Excerpt to read:

*****

Search code examples
pythonregexstringdataframeletter

How to delete some strings with non-English letters?


I am new to regular expressions and Python. For example, my string list is:

my_try = ['Aas','1Aasdf','cc)','ASD','.ASD','aaaa1','A']

Now, I want to delete all the strings with non-English letters. So, I just want to keep:

['Aas','ASD','A']

I do not know how to use ^ or something else to do this?

And, if my data is:

my_try=pd.DataFrame({'try':
                         ['Aas','1Aasdf','cc)','A2SD','.ASD',
                          'aaaa1','A','123%']})

Then I use:

[x for x in my_try if re.match(r'^[a-zA-Z]+$', x['try'])]

Why do I have such error:

Traceback (most recent call last):
  File "C:\feng\myCode\infoExtract\venv\lib\site-packages\IPython    \core\interactiveshell.py", line 3319, in run_code
    exec(code_obj, self.user_global_ns, self.user_ns)
  File "<ipython-input-58-4bd95f31bd0c>", line 1, in <module>
    [x for x in my_try if re.match(r'^[a-zA-Z]+$', x['try'])]
  File "<ipython-input-58-4bd95f31bd0c>", line 1, in <listcomp>
    [x for x in my_try if re.match(r'^[a-zA-Z]+$', x['try'])]
 TypeError: string indices must be integers

How can I fix this and why does it happen?

*****

Job 1: Retype the passage of the Python regex question from "Now, I want" to "to do this?".

*****

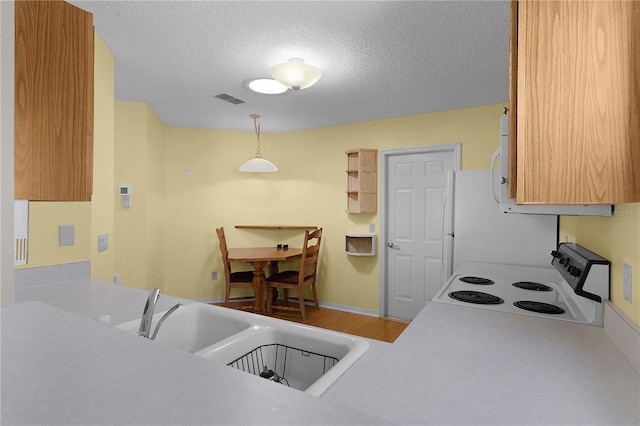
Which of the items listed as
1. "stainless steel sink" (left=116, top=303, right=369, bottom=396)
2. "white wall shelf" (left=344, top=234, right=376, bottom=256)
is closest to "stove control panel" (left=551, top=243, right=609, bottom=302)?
"stainless steel sink" (left=116, top=303, right=369, bottom=396)

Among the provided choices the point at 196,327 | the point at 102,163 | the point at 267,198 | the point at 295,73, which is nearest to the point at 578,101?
the point at 196,327

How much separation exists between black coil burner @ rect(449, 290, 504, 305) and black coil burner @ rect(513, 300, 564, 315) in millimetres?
84

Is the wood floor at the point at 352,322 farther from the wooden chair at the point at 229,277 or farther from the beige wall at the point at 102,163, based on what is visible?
the beige wall at the point at 102,163

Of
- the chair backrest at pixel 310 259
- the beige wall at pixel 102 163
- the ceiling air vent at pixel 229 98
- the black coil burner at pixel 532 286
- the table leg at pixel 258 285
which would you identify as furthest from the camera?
the table leg at pixel 258 285

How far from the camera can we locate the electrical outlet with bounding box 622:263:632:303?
3.17ft

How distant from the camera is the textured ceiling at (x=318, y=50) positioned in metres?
1.79

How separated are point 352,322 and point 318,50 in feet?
9.17

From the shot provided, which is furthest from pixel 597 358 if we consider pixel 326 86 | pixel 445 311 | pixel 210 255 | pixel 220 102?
pixel 210 255

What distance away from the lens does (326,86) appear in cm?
288

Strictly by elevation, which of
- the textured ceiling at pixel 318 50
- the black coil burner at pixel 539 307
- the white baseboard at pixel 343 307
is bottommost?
the white baseboard at pixel 343 307

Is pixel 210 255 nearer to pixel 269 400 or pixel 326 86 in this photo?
pixel 326 86

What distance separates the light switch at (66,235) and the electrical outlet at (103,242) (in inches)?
11.5

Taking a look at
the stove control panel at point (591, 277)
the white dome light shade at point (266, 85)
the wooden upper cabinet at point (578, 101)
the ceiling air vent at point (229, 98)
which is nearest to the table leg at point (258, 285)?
the ceiling air vent at point (229, 98)

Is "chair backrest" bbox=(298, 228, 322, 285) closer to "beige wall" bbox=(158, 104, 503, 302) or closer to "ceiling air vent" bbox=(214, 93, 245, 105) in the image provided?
"beige wall" bbox=(158, 104, 503, 302)
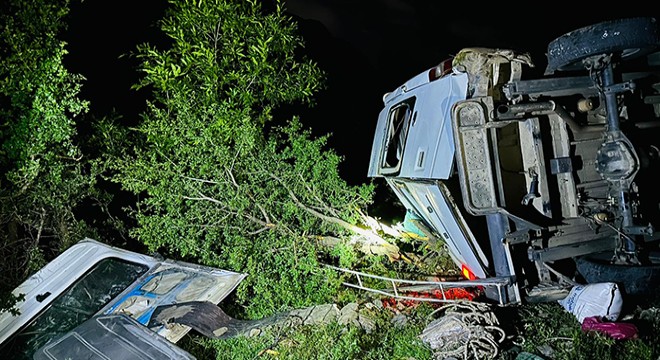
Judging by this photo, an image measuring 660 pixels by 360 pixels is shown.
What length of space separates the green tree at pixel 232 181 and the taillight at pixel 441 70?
1.64m

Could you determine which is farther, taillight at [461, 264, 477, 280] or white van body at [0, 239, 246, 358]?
taillight at [461, 264, 477, 280]

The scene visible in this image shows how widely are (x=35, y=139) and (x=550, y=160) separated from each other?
231 inches

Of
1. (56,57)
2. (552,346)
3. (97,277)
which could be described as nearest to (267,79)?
(56,57)

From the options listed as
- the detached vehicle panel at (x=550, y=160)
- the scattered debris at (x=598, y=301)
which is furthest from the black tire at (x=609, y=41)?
the scattered debris at (x=598, y=301)

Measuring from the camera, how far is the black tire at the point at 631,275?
3752 millimetres

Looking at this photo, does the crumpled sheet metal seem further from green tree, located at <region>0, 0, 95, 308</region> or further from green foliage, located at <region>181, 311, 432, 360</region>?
green tree, located at <region>0, 0, 95, 308</region>

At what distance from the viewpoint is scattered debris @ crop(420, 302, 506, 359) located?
12.0 ft

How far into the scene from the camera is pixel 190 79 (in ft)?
20.5

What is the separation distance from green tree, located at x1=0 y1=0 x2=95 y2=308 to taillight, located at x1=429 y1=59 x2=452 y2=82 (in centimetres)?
425

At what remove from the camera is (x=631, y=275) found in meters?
3.79

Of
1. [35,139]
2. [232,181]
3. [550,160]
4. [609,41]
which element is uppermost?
[35,139]

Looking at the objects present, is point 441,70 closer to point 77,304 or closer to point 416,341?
point 416,341

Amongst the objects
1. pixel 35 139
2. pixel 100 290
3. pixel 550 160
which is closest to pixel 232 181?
pixel 100 290

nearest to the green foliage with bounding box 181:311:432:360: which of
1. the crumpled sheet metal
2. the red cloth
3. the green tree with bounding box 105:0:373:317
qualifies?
the green tree with bounding box 105:0:373:317
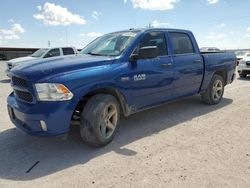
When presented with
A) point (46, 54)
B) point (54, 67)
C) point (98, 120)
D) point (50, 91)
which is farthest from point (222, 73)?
point (46, 54)

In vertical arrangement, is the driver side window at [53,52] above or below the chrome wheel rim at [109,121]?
above

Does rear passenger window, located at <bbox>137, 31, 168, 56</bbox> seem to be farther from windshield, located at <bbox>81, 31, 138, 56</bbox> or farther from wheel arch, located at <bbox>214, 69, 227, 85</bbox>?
wheel arch, located at <bbox>214, 69, 227, 85</bbox>

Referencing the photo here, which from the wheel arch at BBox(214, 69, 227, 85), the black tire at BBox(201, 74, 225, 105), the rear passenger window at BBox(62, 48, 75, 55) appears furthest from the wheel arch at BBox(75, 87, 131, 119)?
the rear passenger window at BBox(62, 48, 75, 55)

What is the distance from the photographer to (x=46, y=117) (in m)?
3.76

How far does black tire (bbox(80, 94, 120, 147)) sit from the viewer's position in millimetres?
4129

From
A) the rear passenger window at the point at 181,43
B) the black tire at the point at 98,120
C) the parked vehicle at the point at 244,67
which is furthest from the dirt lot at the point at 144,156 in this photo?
the parked vehicle at the point at 244,67

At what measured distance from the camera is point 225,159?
3.91 metres

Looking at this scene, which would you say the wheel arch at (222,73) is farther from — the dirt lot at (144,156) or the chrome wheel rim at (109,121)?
the chrome wheel rim at (109,121)

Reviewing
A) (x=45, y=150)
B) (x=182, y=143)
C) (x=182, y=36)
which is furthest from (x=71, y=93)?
(x=182, y=36)

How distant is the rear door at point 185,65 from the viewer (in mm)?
5748

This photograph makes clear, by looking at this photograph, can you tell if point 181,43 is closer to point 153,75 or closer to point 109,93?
point 153,75

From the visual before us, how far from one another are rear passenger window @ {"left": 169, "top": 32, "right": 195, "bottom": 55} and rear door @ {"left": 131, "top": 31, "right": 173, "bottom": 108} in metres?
0.33

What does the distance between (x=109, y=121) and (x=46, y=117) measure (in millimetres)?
1124

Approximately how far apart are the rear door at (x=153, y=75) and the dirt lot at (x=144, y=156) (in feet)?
2.03
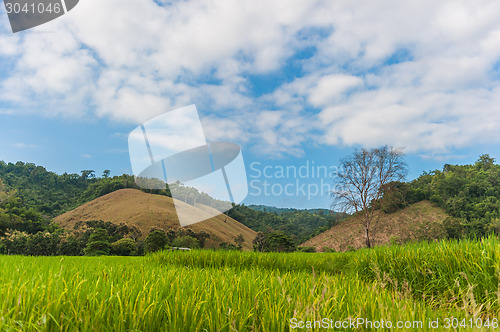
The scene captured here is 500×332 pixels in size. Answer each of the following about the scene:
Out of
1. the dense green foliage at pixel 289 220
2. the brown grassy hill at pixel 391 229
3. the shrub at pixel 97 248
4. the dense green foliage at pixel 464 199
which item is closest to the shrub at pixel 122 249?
the shrub at pixel 97 248

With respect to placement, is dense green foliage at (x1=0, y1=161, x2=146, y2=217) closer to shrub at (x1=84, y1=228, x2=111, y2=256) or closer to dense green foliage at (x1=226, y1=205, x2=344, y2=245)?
dense green foliage at (x1=226, y1=205, x2=344, y2=245)

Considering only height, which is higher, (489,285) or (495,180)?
(495,180)

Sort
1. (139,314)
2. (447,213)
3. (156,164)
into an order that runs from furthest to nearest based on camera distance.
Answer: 1. (447,213)
2. (156,164)
3. (139,314)

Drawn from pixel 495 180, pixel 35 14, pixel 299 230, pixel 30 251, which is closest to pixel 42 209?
pixel 30 251

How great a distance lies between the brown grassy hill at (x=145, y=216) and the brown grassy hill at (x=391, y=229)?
1025cm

*****

Job 2: Convert the records, from their start through the line containing "top=243, right=609, bottom=302)?", into a numbered list of those lines alone, omitting blank lines and leaving out the pictures.

Written answer 1:
Now, I want to delete all the strings with non-English letters. So, I just want to keep:

['Aas','ASD','A']

I do not know how to use ^ or something else to do this?

Written answer 2:
1. Which of the items listed as
2. 1. "stainless steel sink" (left=116, top=303, right=369, bottom=396)
3. 2. "white wall shelf" (left=344, top=234, right=376, bottom=256)
4. is closest to "stove control panel" (left=551, top=243, right=609, bottom=302)?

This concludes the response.